Let's manually recreate the lower triangle of the dissimilarity plot using base R.
```{r dissimilarity_plot}
my_mat <- as.matrix(d_ruspini)
my_clus <- as.integer(names(sort(cl_ruspini$cluster)))
my_order <- match(my_clus, colnames(my_mat))
my_mat <- my_mat[my_order, my_order]
image(my_mat, col = rev(RColorBrewer::brewer.pal(n = 9, name = "Blues")))
```
The dissimilarity plot shows a good clustering structure with the clusters forming four dark squares. In the `ggdissplot` plot the lower triangle shows the pairwise distances and the upper triangle shows cluster averages. The clusters are ordered by similarity indicating that closer cluster are more similar and clusters further away from each other are the most dissimilar.

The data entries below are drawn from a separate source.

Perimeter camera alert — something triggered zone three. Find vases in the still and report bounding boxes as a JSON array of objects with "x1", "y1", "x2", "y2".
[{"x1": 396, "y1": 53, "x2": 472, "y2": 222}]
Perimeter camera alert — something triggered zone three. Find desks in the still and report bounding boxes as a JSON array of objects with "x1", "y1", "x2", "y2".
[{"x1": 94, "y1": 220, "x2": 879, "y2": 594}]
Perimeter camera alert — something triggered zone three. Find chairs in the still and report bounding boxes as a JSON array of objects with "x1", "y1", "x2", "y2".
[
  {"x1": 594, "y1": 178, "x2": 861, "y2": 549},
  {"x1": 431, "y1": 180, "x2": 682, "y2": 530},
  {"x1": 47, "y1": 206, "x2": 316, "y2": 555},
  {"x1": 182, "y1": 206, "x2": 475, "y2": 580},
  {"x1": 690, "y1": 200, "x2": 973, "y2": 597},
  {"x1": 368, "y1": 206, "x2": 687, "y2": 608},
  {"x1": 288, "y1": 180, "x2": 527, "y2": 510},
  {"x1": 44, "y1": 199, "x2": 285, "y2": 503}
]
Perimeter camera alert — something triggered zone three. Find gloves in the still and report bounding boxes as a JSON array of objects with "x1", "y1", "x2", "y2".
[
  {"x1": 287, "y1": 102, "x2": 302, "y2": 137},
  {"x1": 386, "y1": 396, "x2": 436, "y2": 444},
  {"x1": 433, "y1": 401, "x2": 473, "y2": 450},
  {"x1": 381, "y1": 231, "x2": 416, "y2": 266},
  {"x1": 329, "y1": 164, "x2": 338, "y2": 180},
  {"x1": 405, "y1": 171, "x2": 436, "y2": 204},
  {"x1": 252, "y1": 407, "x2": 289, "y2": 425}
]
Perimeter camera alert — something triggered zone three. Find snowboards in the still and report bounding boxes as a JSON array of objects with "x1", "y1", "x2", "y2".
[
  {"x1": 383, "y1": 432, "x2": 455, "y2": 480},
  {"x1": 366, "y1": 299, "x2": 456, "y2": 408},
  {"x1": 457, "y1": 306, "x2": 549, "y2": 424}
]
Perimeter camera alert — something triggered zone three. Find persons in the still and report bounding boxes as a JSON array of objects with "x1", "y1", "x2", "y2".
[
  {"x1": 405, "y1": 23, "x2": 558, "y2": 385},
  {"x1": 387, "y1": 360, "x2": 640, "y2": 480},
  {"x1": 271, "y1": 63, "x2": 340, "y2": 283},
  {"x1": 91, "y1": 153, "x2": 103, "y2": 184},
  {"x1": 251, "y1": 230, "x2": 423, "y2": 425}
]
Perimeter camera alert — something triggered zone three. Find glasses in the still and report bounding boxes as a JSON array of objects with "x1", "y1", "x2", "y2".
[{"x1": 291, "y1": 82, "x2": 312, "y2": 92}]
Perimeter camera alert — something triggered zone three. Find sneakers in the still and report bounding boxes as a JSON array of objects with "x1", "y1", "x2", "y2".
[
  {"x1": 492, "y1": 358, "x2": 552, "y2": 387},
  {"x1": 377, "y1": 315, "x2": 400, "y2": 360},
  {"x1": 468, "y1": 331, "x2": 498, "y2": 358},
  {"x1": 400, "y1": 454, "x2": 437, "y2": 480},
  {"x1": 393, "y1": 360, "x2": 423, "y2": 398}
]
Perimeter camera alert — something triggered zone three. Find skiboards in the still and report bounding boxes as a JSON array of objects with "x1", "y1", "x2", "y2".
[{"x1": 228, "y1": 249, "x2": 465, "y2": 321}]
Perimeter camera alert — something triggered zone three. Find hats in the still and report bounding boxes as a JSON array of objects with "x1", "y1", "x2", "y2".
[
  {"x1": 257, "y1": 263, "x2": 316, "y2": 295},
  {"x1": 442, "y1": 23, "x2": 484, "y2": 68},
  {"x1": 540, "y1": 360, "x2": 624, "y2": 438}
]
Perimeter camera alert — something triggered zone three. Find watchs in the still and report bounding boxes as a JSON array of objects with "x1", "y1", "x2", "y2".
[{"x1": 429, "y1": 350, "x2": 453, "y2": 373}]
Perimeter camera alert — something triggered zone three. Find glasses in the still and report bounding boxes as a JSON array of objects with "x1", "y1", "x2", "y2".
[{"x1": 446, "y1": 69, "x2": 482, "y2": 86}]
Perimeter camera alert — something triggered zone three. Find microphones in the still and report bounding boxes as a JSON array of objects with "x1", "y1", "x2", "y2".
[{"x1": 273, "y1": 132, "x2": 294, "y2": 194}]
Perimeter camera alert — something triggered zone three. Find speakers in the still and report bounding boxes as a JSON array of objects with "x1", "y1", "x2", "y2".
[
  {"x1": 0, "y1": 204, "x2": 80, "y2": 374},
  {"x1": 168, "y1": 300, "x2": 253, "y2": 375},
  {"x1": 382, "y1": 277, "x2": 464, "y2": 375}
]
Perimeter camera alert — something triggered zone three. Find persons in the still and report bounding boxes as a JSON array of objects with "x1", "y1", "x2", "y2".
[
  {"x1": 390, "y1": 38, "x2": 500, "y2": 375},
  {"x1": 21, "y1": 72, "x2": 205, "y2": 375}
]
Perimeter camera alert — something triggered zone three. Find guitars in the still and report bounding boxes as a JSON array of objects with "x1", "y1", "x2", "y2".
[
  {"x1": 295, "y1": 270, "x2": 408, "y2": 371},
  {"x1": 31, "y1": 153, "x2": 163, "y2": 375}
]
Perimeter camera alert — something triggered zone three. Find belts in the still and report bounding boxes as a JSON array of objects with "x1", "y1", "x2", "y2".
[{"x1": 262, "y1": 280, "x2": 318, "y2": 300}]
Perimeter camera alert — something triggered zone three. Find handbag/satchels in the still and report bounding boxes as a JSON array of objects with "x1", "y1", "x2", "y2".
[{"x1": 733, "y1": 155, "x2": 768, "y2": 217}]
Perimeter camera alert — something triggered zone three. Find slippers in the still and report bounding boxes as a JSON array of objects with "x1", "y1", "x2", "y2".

Deciding on the number of clusters is a difficult problem. Lets specify three clusters this time.
```{r three_clusters, fig.show="hold", out.width="50%", fig.asp=1, fig.align="default"}
set.seed(1234)
cl_ruspini3 <- kmeans(ruspini, centers=3, nstart=5)
ggdissplot(d_ruspini, cl_ruspini3$cluster) + ggtitle("Dissimilarity Plot")
clusplot(ruspini, cl_ruspini3$cluster, labels = 4)
```
We can also use dissimilarity plots for exploring data without clustering.
```{r dissimilarity_plot_no_clusters}
ggdissplot(d_ruspini) + ggtitle("Dissimilarity plot without clustering")
```
Dissimilarity plots scale well with the dimensionality of the data and by reordering clusters and objects within clusters, we can get a very concise structural representation of the clustering. Dissimiarlity plots are also helpful in spotting the mis-specification of the number of clusters used for partitioning.